On A Clear Day

Yesterday it rained hard in the San Joaquin Valley of California, and snowed hard in the Sierra Nevada Mountains just a few miles to the east. I left the hospital around midnight and the clouds had cleared by then, leaving a cold clear night (well, o.k., 41 F is cold for Californians). Cold clear nights after heavy rains yield stellar stellar views.
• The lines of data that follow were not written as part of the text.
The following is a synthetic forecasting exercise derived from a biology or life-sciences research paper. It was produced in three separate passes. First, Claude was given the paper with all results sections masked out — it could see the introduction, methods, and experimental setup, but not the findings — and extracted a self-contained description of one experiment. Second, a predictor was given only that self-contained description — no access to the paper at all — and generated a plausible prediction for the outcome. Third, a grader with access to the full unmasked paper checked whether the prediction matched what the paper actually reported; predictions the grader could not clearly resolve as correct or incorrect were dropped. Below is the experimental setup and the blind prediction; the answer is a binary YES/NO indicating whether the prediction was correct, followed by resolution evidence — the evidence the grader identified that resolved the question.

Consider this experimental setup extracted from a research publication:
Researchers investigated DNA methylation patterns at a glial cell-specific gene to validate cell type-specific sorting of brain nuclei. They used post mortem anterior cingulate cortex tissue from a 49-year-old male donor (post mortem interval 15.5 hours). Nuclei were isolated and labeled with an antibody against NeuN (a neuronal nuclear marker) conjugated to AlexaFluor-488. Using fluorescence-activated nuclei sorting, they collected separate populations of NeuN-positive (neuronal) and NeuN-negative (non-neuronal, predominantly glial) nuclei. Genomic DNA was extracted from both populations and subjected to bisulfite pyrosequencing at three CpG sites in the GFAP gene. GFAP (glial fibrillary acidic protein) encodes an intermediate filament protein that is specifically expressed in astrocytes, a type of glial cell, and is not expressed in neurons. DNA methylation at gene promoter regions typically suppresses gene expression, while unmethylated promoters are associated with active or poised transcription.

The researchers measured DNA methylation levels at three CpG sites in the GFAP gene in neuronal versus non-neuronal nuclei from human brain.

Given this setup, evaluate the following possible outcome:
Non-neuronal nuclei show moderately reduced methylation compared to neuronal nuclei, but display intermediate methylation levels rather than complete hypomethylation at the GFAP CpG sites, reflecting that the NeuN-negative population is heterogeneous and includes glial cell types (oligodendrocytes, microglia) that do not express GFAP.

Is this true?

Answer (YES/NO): NO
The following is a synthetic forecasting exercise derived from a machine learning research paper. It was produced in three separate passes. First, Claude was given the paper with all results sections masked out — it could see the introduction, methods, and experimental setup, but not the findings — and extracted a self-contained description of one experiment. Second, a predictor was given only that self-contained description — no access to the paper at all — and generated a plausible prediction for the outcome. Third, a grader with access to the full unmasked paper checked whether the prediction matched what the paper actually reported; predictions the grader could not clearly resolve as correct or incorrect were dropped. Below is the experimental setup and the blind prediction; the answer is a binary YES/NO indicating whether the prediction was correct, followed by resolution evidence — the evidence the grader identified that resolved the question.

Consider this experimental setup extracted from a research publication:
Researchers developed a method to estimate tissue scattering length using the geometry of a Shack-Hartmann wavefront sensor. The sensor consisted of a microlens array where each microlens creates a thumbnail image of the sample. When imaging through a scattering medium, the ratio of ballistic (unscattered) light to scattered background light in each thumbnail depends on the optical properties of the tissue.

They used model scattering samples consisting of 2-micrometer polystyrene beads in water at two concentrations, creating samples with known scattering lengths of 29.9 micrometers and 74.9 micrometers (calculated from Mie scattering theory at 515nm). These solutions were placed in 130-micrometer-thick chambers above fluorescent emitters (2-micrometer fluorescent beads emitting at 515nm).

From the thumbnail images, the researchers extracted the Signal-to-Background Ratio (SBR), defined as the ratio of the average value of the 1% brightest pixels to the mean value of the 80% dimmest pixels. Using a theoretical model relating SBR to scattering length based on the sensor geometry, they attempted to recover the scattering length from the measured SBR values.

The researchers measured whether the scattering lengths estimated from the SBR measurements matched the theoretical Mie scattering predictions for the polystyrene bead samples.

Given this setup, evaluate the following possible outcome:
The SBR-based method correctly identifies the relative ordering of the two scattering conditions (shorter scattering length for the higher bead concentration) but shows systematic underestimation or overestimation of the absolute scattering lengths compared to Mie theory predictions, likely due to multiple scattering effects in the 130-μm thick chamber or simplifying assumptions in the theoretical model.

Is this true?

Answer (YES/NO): YES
The pain medication Sue is on, Dilaudid, is powerful stuff. I’ve heard it’s about ten times stronger than regular morphine. It clears up the pain (or does it occlude it?), but simultaneously clouds the brain. Sue had a number of halucinations last night which she called periodically to report to me. I came back down at about 3:30 a.m. to sit with her and woke up at 6 a.m. to the most gorgeous, clear view out Sue’s third floor window of the snow-capped Sierra Nevadas framed by a cloudless morning-blue sky. 50 miles to the west the coastal mountains were also clearly visible.

The clouds moved back in early in the morning though, and the exceptionally clear view was reduced to a memory. If you ever wanted to paint this landscape as it should be — at it’s best — that picture of rain-fresh cloudless clarity would be it. It isn’t often, or long, that things are presented at their picture-perfect best.
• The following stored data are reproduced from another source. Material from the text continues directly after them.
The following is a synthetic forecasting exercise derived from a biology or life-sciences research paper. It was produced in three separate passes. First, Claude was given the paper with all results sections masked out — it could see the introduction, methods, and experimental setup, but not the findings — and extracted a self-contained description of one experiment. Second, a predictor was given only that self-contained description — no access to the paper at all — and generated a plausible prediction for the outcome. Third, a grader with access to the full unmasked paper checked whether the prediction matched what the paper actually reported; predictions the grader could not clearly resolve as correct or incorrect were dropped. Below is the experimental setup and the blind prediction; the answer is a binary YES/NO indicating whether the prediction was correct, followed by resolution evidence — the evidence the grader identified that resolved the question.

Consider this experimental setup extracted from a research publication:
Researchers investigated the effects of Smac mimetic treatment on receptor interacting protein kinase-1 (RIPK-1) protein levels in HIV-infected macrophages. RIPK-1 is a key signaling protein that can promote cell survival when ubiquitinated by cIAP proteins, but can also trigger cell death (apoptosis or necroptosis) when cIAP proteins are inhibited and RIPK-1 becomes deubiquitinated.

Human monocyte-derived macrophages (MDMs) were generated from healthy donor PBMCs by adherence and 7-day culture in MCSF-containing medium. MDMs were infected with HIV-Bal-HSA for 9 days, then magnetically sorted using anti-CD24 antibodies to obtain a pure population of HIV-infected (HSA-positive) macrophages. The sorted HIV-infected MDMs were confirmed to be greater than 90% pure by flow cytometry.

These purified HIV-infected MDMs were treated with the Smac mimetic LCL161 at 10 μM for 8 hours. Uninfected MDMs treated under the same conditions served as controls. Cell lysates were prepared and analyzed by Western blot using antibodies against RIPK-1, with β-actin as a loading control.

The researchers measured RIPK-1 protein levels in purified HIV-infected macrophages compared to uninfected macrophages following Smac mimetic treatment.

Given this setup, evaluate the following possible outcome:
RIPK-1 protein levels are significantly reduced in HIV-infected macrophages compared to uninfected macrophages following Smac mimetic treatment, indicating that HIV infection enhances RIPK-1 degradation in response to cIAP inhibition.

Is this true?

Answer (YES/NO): YES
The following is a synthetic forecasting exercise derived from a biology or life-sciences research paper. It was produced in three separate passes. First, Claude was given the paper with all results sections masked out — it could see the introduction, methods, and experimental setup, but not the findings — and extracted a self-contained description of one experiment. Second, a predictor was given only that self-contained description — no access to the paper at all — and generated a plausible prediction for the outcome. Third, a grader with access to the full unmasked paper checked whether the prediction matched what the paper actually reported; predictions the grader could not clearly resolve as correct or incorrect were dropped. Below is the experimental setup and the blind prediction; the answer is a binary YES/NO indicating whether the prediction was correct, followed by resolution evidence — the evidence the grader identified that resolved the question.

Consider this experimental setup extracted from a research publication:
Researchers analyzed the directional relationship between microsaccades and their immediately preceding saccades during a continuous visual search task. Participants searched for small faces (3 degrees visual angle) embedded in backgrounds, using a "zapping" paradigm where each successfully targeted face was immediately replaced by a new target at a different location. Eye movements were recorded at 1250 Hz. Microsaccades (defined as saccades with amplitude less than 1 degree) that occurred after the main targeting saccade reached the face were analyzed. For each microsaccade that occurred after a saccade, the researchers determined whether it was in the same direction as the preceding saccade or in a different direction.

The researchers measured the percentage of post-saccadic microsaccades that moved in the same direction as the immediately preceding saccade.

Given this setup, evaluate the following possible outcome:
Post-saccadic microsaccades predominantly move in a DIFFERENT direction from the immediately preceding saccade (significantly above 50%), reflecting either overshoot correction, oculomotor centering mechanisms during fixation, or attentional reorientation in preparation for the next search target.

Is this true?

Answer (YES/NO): YES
Sue had a pretty good slew of guests today: Lots of friends came by. Cindy W. was the first, at 8:30 a.m. and Jenny A. was the last at a few minutes after 10 p.m.; Two of her pastors stopped by at different times; Several chaplains popped in; A hospital dog — a labrador — came by with it’s handler; both of our daughters spent time with Sue; and several hospice workers stopped to visit and provide information. One visitor, the infamous “singing chaplain” — i.e. Tim S. from North Fresno M.B. Church, sang Sue the hymn of her choice.

Sue’s sleeping solidly now. She’s tired and her throat hurts. She’s got a tube stuck into her nose and down her throat into her stomach so that she can have a TPN, which is a way of dripping nutrition into people who can’t take food or liquid by mouth. So her current situation is that she is more or less immobile, her throat isn’t working right, she’s in a lot of pain for which she is getting a lot of Dilaudid, which causes her to have an unclear mind with periodic halucinations, and she can’t eat. And she has no answers to the what or why or how long.

It’s rather a bleak situation when you add it all up. For sure Sue’s not at her picture-perfect best. Like the clear view of the mountains this morning, that’s a memory. Remarkably, though, she has a smile for every visitor, and a gladness and humor you’d expect to find only in people without any of her myriad, legitimate reasons to complain.